*Task item*
To complete the exercise, repeat every record exactly as it stands.

****************************************

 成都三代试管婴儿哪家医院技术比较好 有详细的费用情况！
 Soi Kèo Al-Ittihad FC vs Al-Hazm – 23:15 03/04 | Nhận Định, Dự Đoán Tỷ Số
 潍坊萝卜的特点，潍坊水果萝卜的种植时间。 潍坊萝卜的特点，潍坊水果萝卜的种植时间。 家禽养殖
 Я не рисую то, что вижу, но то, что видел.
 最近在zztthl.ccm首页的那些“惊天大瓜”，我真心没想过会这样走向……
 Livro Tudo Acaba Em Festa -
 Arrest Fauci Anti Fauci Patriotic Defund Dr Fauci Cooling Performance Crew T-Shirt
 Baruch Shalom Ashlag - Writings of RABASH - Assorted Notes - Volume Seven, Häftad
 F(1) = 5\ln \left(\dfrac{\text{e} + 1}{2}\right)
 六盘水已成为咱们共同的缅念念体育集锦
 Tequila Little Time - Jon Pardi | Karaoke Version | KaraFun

****************************************

*Result*
 成都三代试管婴儿哪家医院技术比较好 有详细的费用情况！
 Soi Kèo Al-Ittihad FC vs Al-Hazm – 23:15 03/04 | Nhận Định, Dự Đoán Tỷ Số
 潍坊萝卜的特点，潍坊水果萝卜的种植时间。 潍坊萝卜的特点，潍坊水果萝卜的种植时间。 家禽养殖
 Я не рисую то, что вижу, но то, что видел.
 最近在zztthl.ccm首页的那些“惊天大瓜”，我真心没想过会这样走向……
 Livro Tudo Acaba Em Festa -
 Arrest Fauci Anti Fauci Patriotic Defund Dr Fauci Cooling Performance Crew T-Shirt
 Baruch Shalom Ashlag - Writings of RABASH - Assorted Notes - Volume Seven, Häftad
 F(1) = 5\ln \left(\dfrac{\text{e} + 1}{2}\right)
 六盘水已成为咱们共同的缅念念体育集锦
 Tequila Little Time - Jon Pardi | Karaoke Version | KaraFun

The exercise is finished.